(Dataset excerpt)
★ ★ ★ ★

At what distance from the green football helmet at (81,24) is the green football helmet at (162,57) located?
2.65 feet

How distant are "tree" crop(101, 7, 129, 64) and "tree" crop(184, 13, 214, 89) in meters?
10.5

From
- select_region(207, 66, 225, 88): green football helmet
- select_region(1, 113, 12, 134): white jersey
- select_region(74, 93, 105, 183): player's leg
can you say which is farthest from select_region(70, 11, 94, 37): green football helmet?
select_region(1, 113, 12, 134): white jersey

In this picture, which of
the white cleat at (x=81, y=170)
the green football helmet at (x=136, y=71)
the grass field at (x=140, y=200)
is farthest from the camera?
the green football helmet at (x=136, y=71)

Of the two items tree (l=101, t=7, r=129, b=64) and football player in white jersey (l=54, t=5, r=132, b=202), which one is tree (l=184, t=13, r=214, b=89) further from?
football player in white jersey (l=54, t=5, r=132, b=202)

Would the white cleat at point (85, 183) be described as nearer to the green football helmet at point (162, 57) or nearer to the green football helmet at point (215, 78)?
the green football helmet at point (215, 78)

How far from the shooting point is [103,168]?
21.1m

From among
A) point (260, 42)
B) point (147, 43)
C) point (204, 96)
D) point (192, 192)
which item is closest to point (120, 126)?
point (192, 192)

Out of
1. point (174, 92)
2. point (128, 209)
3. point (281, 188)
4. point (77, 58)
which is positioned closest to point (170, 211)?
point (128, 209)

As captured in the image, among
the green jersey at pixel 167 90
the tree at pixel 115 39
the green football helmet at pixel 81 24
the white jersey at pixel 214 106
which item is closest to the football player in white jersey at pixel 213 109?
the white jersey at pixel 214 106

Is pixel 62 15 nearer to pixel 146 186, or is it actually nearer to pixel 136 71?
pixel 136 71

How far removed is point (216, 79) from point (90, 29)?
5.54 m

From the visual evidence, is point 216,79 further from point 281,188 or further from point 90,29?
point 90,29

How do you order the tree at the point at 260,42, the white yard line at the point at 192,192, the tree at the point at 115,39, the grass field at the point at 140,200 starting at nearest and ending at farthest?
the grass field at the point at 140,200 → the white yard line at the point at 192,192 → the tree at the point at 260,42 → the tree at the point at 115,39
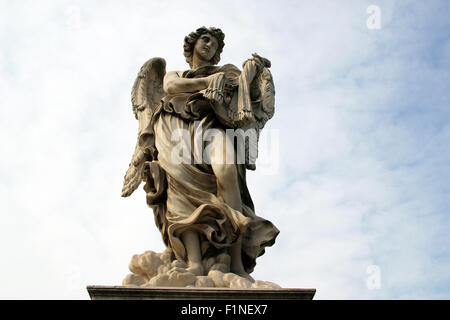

★ ★ ★ ★

Exercise prompt. Gather each line in the rows above that contains the word "nearer" and copy those lines out.

Written response.
Would the white cleat at point (85, 183) be described as nearer to the green football helmet at point (162, 57) or nearer to the green football helmet at point (215, 78)?
Is pixel 62 15 nearer to pixel 146 186, or is it actually nearer to pixel 136 71?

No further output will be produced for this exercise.